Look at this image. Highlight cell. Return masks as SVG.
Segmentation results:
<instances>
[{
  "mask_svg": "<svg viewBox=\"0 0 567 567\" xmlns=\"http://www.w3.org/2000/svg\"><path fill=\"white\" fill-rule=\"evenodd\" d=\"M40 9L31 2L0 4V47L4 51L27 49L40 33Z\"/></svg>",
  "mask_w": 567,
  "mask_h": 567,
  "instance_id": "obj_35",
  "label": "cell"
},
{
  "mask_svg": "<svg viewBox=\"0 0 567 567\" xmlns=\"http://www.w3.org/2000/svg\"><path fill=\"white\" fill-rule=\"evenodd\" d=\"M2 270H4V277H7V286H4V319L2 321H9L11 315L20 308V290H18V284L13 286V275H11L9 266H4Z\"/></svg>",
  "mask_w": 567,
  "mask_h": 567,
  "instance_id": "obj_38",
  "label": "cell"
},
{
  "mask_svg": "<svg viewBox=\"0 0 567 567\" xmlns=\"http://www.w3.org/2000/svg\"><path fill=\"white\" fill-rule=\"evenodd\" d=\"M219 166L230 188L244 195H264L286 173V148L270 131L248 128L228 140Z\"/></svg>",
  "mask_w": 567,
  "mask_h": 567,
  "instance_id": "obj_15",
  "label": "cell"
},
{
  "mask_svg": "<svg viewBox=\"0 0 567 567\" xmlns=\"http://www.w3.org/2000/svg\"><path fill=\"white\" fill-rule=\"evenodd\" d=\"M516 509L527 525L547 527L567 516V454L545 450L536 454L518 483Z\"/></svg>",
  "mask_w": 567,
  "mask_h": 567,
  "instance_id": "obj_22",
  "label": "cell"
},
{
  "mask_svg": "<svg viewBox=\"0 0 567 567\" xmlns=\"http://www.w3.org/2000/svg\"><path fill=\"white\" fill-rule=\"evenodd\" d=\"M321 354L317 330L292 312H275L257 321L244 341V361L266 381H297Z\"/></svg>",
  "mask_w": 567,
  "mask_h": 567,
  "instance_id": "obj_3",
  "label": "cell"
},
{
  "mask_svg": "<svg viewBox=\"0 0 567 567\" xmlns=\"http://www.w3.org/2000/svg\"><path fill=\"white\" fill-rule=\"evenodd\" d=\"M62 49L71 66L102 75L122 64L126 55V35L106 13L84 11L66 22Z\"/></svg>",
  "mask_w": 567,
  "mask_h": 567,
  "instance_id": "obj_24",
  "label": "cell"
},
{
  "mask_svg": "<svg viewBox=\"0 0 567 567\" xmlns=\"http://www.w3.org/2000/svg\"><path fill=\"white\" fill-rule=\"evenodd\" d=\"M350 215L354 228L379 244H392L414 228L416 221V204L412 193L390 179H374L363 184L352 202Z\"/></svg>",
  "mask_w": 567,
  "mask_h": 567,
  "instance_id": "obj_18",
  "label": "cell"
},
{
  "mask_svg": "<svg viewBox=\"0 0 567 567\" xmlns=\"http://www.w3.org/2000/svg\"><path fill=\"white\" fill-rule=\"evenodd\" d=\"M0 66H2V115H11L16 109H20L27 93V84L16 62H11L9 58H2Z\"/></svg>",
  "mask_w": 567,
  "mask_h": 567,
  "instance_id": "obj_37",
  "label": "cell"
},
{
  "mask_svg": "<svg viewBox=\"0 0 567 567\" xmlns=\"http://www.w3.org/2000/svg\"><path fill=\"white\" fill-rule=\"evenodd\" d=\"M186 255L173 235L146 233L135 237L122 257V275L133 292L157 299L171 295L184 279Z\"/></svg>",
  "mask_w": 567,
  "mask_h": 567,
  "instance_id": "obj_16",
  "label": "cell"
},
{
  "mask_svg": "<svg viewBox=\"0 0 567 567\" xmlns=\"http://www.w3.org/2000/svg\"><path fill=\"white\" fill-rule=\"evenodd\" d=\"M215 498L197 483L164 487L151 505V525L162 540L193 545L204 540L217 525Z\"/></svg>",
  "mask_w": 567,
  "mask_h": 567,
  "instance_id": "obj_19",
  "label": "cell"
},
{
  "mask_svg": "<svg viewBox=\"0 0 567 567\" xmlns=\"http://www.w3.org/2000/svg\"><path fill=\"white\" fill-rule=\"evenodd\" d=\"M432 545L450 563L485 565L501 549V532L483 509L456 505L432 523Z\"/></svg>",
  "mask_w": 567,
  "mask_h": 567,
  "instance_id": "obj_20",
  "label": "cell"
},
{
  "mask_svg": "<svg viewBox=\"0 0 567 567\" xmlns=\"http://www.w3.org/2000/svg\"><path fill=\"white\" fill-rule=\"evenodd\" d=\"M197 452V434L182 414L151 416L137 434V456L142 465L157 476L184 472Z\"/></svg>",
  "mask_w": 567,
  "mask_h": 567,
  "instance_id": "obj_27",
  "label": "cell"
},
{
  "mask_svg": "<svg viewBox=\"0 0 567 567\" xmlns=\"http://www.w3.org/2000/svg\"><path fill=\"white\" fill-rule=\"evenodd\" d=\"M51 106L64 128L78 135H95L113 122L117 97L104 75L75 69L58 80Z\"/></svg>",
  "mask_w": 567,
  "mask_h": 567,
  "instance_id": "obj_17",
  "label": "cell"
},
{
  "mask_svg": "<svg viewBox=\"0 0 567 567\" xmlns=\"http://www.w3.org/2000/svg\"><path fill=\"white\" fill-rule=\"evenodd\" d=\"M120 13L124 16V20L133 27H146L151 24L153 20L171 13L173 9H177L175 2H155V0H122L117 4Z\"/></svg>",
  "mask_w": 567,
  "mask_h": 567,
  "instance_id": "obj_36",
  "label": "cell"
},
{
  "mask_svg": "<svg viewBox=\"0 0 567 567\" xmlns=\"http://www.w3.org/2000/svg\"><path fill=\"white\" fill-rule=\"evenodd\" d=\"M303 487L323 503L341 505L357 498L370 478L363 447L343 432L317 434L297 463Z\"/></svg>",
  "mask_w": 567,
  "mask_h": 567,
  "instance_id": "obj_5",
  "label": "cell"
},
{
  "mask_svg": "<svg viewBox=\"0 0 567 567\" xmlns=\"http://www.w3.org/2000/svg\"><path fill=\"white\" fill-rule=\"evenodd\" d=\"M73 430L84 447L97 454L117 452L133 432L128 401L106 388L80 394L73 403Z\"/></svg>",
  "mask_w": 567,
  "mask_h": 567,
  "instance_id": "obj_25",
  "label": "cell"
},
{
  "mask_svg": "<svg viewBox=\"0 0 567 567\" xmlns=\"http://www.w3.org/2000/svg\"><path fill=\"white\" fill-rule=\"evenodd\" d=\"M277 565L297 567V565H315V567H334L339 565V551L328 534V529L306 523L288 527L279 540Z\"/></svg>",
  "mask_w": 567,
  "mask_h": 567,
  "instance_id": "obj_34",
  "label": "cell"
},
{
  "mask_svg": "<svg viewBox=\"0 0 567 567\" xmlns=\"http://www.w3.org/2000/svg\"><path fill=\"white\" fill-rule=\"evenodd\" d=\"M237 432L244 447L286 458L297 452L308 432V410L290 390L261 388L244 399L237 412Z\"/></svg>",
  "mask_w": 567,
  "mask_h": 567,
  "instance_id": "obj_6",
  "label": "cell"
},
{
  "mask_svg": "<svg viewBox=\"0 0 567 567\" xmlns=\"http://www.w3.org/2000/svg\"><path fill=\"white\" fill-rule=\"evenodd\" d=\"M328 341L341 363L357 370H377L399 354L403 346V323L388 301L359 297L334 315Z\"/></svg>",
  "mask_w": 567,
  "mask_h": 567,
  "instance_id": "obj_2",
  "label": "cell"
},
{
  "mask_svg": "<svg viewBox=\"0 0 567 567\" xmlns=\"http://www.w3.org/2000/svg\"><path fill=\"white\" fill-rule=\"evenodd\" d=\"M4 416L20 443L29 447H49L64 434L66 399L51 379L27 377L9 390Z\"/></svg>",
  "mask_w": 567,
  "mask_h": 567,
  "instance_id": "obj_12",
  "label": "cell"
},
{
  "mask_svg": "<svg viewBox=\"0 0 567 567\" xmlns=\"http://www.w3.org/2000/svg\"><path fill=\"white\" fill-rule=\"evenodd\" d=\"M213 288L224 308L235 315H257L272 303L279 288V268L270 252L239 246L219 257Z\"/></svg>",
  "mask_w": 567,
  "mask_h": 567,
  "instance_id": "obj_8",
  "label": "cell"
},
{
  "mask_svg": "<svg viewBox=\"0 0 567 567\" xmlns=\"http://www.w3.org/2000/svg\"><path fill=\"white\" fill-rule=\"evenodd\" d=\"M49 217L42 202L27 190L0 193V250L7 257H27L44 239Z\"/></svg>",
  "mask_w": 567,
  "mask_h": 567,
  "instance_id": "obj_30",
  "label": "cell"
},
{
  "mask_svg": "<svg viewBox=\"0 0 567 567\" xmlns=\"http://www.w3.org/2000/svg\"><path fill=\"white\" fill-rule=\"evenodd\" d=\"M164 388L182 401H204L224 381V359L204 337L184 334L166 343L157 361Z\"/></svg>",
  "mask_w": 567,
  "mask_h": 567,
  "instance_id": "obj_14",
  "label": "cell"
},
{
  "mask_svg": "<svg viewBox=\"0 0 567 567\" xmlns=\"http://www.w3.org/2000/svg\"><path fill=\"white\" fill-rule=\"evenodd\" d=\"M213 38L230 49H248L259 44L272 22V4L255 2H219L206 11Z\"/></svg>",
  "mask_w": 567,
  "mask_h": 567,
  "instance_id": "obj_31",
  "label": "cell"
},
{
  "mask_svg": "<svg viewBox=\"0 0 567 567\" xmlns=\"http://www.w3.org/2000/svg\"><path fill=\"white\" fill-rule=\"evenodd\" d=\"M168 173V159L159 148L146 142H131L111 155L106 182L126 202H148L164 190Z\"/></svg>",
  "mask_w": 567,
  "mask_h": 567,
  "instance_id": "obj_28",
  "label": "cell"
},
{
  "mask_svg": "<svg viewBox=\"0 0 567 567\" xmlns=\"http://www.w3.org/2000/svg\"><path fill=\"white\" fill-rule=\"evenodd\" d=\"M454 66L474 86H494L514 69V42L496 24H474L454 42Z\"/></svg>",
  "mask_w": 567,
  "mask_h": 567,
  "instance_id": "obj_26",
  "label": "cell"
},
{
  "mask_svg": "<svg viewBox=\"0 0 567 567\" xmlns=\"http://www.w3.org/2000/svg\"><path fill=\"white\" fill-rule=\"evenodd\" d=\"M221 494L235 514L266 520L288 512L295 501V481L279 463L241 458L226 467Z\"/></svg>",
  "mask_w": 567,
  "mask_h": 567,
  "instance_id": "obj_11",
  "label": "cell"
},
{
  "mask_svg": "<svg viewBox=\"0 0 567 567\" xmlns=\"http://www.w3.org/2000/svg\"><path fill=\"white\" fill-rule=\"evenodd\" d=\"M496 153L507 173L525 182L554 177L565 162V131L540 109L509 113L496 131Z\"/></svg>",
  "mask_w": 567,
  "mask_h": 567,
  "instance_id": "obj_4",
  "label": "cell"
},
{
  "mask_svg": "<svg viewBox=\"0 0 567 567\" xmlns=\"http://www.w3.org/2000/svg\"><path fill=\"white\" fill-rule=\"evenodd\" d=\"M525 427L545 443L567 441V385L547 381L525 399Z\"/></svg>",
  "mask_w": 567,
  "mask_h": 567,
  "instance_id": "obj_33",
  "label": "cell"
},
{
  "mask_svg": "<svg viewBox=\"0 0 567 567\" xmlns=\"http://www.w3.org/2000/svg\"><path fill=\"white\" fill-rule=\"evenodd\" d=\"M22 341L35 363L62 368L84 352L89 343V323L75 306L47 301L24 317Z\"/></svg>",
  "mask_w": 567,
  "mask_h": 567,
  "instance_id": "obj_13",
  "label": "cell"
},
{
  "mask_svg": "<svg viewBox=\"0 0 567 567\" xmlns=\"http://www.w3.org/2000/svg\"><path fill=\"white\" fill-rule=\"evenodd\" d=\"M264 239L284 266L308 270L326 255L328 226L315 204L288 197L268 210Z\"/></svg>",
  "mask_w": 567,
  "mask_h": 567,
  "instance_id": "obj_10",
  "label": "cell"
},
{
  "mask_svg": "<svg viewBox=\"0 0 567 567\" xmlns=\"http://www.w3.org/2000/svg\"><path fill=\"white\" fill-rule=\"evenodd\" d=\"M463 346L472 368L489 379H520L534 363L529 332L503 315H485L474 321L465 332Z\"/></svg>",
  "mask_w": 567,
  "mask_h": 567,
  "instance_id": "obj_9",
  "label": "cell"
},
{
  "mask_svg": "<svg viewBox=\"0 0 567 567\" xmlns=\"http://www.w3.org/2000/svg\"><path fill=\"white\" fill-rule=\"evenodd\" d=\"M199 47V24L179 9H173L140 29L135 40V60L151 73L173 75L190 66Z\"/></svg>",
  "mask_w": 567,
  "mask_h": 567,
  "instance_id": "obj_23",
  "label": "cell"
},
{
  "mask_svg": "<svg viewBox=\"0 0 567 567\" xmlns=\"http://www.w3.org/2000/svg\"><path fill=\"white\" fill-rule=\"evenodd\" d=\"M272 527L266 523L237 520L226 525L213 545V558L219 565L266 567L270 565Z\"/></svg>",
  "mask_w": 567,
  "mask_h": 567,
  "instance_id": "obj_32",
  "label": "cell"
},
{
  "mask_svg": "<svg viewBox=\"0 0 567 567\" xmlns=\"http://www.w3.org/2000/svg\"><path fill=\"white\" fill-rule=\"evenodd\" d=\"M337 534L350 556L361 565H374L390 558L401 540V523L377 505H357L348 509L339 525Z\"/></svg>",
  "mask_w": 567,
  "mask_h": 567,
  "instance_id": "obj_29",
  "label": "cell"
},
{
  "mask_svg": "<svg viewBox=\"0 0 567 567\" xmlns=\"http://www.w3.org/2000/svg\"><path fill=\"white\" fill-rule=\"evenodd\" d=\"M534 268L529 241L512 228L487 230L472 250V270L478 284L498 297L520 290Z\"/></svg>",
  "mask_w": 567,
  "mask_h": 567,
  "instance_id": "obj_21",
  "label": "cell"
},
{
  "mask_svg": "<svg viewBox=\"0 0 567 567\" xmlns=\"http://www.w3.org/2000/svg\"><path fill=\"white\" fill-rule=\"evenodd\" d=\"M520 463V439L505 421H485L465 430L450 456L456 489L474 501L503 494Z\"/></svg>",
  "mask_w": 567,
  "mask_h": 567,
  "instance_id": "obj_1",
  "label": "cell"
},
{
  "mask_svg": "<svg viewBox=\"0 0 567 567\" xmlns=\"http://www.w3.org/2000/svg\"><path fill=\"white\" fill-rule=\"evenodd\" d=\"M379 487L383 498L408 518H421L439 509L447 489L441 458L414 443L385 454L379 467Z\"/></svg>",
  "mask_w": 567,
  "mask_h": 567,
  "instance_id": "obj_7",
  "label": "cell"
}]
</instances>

+--

:: Task statement ::
Copy the rows character for character, starting at the first line and ending after the line that contains "354L317 330L292 312H275L257".

:: Result of this exercise ::
Look at this image. Highlight cell. Return masks as SVG.
Segmentation results:
<instances>
[{
  "mask_svg": "<svg viewBox=\"0 0 567 567\" xmlns=\"http://www.w3.org/2000/svg\"><path fill=\"white\" fill-rule=\"evenodd\" d=\"M40 9L31 2L0 4V47L4 51L27 49L40 33Z\"/></svg>",
  "mask_w": 567,
  "mask_h": 567,
  "instance_id": "obj_35",
  "label": "cell"
},
{
  "mask_svg": "<svg viewBox=\"0 0 567 567\" xmlns=\"http://www.w3.org/2000/svg\"><path fill=\"white\" fill-rule=\"evenodd\" d=\"M2 270H4V277H7V286H4V319L2 321H9L11 315L20 308V290H18V284L13 286V275H11L9 266H4Z\"/></svg>",
  "mask_w": 567,
  "mask_h": 567,
  "instance_id": "obj_38",
  "label": "cell"
},
{
  "mask_svg": "<svg viewBox=\"0 0 567 567\" xmlns=\"http://www.w3.org/2000/svg\"><path fill=\"white\" fill-rule=\"evenodd\" d=\"M219 166L230 188L244 195H264L286 173V148L270 131L248 128L228 140Z\"/></svg>",
  "mask_w": 567,
  "mask_h": 567,
  "instance_id": "obj_15",
  "label": "cell"
},
{
  "mask_svg": "<svg viewBox=\"0 0 567 567\" xmlns=\"http://www.w3.org/2000/svg\"><path fill=\"white\" fill-rule=\"evenodd\" d=\"M516 509L527 525L547 527L567 516V454L545 450L536 454L518 483Z\"/></svg>",
  "mask_w": 567,
  "mask_h": 567,
  "instance_id": "obj_22",
  "label": "cell"
},
{
  "mask_svg": "<svg viewBox=\"0 0 567 567\" xmlns=\"http://www.w3.org/2000/svg\"><path fill=\"white\" fill-rule=\"evenodd\" d=\"M321 354L317 330L292 312H275L257 321L244 341V361L266 381H297Z\"/></svg>",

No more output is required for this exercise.